Dave Whitehead, Masset B.C. Canada says
One other really important rule is to root-prune your shrubs each year they are in the field. Cutting down around the perimeter of the root-ball the depth of a flat bladed digging shovel each year will prune longer roots and force them to branch out within the root-ball. The result is lots of fine roots and a much easier plant to dig.
Dave is right about root pruning. It really depends on the plant, things like Burning Bush and Rhododendron that naturally have very fibrous root systems don’t need it, but trees, even large evergreens benefit from it greatly. When you are growing a plant in the field and intend to dig that plant at a later date it does you no good to have all kinds of roots way out by the drip line of the tree since your root ball is going to be much smaller than that. Rooting pruning a year or two in advance of actually digging the tree forces a lot more fibrous root growth with in the area that will make up the root ball.
Becky S. says
What time of year is this root-pruning done? I have several little seedling peach trees, and a not-so-little one, as well as two grafted peaches bought from an outfit in California three years ago, that will be transplanted HOPEFULLY this fall. Most have already bloomed and are now leafing-out. The three smallest are right next to a fence. Also have 13 honeyberry/haskap bushes of varying sizes, as well as a couple other small trees, that have been in place for about 3 years that will need to be transplanted, too. I’m in central NYS, zone 6a.
Root pruning is best done when the plants are dormant so you don’t shock the plants. When growing seedlings etc. they can be automatically root pruned via air pruning using bottomless containers sitting on a wire bench. When the roots poke out the bottom of the container the air kills the tip of the root and presto! The plant is root pruned.
Over a 6 year period, I have planted about 40 trees at a local park. I agree trees should be planted when they are dormant. Some trees planted during the growing season go into shock and die or grow poorly. Small trees should either have the lower part painted white or tree wraps used. The reason for this is the winter sun can defrost the tree on one or two sides. The tree re-freeze which can kill the tree on the one side
Fred Mendes says
Mike my daughter lives in Greer SC. She has a beautiful Fig tree in her yard but it is right next to her pear tree only about 5 feet away. It has never been taking care of properly. what is the correct way to
1- dig it up
2- possibly splitting it into 2 or more trees
3- replant it in a different location?
I live in Vermont and am only in SC in June – July and again in December -January
Appreciate any advice you can give me
It would have to be dug while dormant, which is now. Splitting it is probably not an option since they are single crown plants. Just dig around the root ball, leaving 12″ of root ball for every one inch of stem caliper.
David whalen says
Your idea for an underground bunker is very interesting. I would like to see more pictures as to how you would use it. It looks like a possible way to winter store dug up one year old grafted apple tree seedlings for very early spring transplanting. I presume only the roots and possibly the graft would need to be covered and would semi-rotted wood chips be a good medium? Made high enough with a roof over it, the trees within would be rodent proofed.

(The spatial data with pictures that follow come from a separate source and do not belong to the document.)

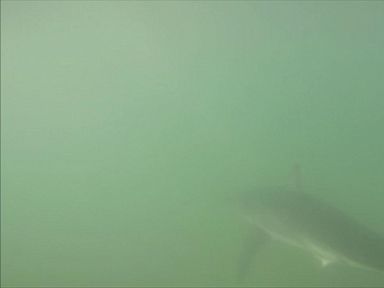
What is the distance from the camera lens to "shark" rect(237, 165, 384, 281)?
81cm

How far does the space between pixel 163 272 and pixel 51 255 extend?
9.8 inches

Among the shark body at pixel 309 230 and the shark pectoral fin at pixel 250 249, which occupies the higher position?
the shark body at pixel 309 230

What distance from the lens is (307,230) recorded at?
89cm

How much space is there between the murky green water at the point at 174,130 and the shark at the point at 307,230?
27 mm

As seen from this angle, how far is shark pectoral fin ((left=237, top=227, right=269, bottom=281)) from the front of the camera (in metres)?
0.97

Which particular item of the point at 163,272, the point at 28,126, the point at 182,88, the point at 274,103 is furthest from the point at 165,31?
the point at 163,272

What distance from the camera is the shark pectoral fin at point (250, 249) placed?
0.97m

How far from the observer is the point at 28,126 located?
1126 millimetres

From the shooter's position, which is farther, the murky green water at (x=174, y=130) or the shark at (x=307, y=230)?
the murky green water at (x=174, y=130)

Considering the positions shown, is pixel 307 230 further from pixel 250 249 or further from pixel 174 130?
pixel 174 130

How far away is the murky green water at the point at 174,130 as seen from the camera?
0.97m

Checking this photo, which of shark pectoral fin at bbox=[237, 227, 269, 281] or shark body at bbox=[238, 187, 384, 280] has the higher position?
shark body at bbox=[238, 187, 384, 280]

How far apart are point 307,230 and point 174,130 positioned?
0.34 m

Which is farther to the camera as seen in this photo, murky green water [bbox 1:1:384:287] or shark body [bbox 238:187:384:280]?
murky green water [bbox 1:1:384:287]
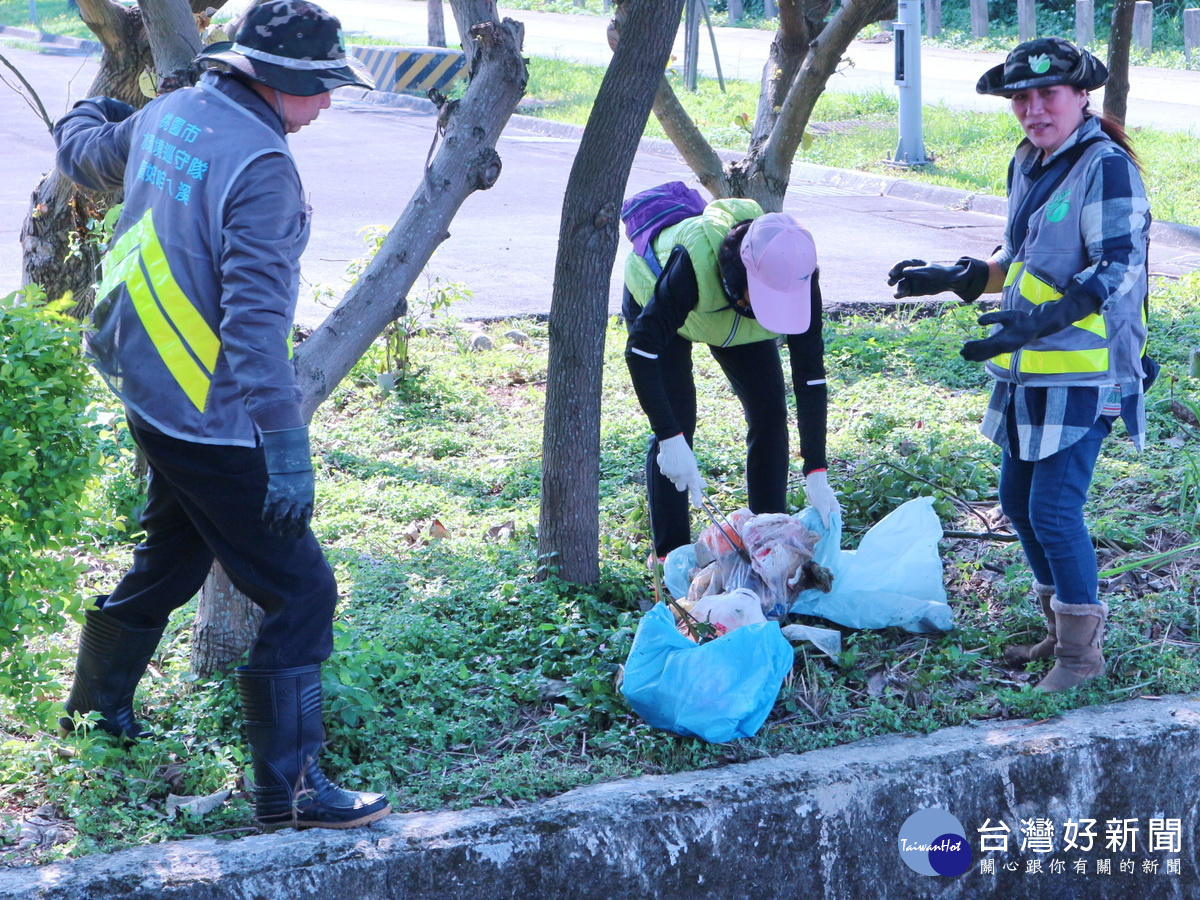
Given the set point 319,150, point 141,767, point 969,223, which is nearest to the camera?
point 141,767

You’re right, just cover the roots with wood chips. Making it higher will expose it to more cold air and it will lose it’s ability to stay above freezing. As you see it it stays warm naturally from the ground heat.
Did you know that apple tree seedlings probably won’t produce the same kind of apples that they sprouted from? Strange, but true. However, free apple trees are better than none.
Charline Jolly says
I would put some Warfrin in there just in case. Those greedy little guys are devious!
You’re right about mouse bait. They can do a lot of damage.